_Study questions_.
A: For each statement below, answer yes or no according to the news report on disease outbreaks in Ghana's senior high schools, and quote the exact words of the report that decide it. (i) The Health Minister's view agrees with the position the Ghana Health Service took earlier. (ii) The Tempane Senior High School student who died on Saturday was the second student to die in a week. (iii) Four students at the Kumasi Academy have died from Influenza Type A.
B: Pick up the news report on disease outbreaks in Ghana's senior high schools where it stops, and write the next paragraph.
------ Text excerpt
The Minister of Health, Kweku Agyemang Manu has debunked assertion that congestion in schools as a result of the implementation of the Free Senior High School programme is the cause of meningitis, H1N1 Influenza recorded on some campuses.

He maintains that the death toll would have been higher if congestion was the cause of the outbreak.

The Health Minister’s stance contradicts the position earlier espoused by the Ghana Health Service(GHS). The Head of Disease and Surveillance Unit at the GHS, identified congestion at Senior High Schools (SHSs) as one risk factor for the spread of meningitis.

Dr Franklin Asiedu-Bekoe told Joy FM the crowded nature of classrooms and dormitories at SHSs poses a challenge to students.

“If the pathogen is in your throat [and] so far as you are one meter apart the other person can get it,” he explained.

Another student of the Tempane Senior High School in the Upper East Region died from meningitis Saturday. The deceased, a third year student who had been on admission at the Bawku Presbyterian Hospital where he’d been in critical condition, is the second student to die in a week.

Out of the nine students who had been admitted, six have been discharged remaining three who are currently in good condition.

This unfortunate incident follows the death of one student of the Bawku Senior High Technical School from meningits, while five students are on admission at the hospital.

There is also a recorded case of the disease at the Damango SHS in the Northern Region.

Many students at the Kumasi Academy in the Ashanti Region are currently on admission receiving treatment from Influenza Type A popularly referred to as Swine Flu. Four of them have already died from the disease.
------------
------ Material shown
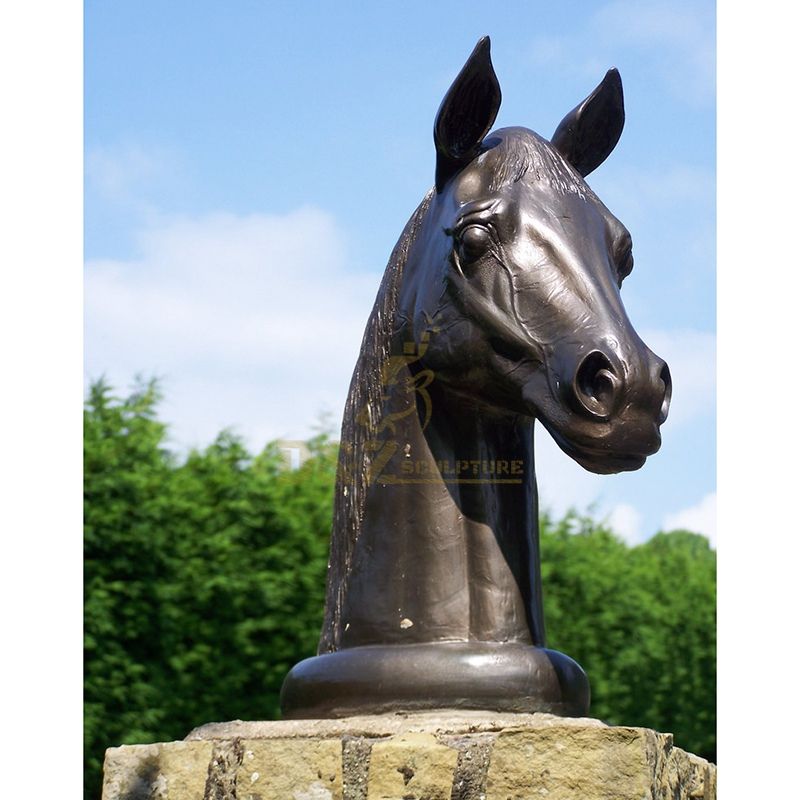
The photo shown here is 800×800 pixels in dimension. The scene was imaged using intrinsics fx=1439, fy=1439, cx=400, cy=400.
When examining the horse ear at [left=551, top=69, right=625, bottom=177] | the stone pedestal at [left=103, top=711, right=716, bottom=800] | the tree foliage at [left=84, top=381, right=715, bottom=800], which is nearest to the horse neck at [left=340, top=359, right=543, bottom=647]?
the stone pedestal at [left=103, top=711, right=716, bottom=800]

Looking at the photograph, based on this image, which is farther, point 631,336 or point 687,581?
point 687,581

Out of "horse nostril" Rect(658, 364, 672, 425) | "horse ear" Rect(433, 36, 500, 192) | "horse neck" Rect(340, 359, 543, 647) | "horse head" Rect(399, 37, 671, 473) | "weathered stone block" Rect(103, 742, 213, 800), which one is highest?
"horse ear" Rect(433, 36, 500, 192)

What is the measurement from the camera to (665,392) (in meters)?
3.82

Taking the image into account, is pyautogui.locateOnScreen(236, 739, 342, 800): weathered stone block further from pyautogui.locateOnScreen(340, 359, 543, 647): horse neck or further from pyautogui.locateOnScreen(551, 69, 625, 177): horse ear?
pyautogui.locateOnScreen(551, 69, 625, 177): horse ear

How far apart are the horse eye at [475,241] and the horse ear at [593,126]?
536 mm

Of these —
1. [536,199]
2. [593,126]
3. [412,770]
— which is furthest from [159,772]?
[593,126]

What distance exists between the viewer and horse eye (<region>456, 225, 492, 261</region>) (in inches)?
159

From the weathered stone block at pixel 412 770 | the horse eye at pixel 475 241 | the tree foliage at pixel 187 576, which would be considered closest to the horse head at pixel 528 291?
the horse eye at pixel 475 241

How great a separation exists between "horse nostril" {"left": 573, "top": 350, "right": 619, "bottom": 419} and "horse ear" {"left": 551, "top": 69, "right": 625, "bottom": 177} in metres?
0.92

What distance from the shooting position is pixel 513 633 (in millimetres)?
4086

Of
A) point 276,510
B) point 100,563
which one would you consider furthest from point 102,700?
point 276,510

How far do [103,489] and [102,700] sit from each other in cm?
177

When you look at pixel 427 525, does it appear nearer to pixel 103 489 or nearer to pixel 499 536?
pixel 499 536

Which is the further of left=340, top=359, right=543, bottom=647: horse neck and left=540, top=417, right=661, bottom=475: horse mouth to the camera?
left=340, top=359, right=543, bottom=647: horse neck
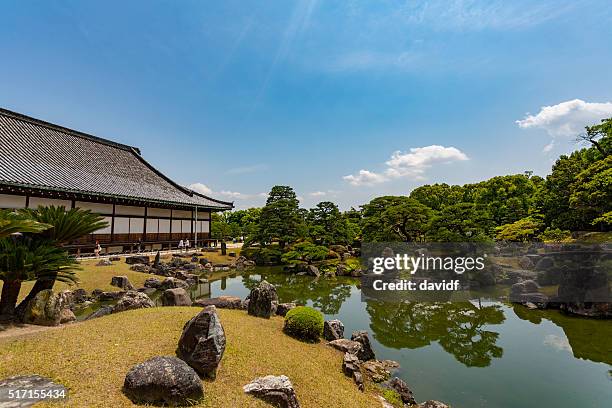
------------
_Results for the exercise_.
A:
(i) No: "The Health Minister’s stance contradicts the position earlier espoused by the Ghana Health Service(GHS)."
(ii) Yes: "is the second student to die in a week."
(iii) Yes: "Four of them have already died from the disease."

B:
A student of the Koforidua Secondary Technical School (SECTECH) has also died of suspected Meningitis at the Koforidua General Hospital. 22 students are currently being monitored after they came in contact with the deceased student.

But speaking to Joy FM the Health Minister insisted that congestion is not the major cause of the disease outbreak.

Those attributing this to congestion I wouldn’t know what evidence and information they have. But when there’s a challenge and it’s the public health people who should deal with the matter, I believe we’ll have to take whatever information they give us as the most reliable information but not people sitting outside who might not even know where the problems are coming from. 

“If there’s congestion in a school and there’re twenty five students sleeping where five students should sleep and there’s meningitis it won’t attack only one person, these are logical issues anybody else would want to interrogate the matter with. I don’t think that is the major challenge there, other than that the case burden would have been higher… that incidence would have been higher and not the numbers we’re looking at. I don’t want to believe it’s because of congestion.”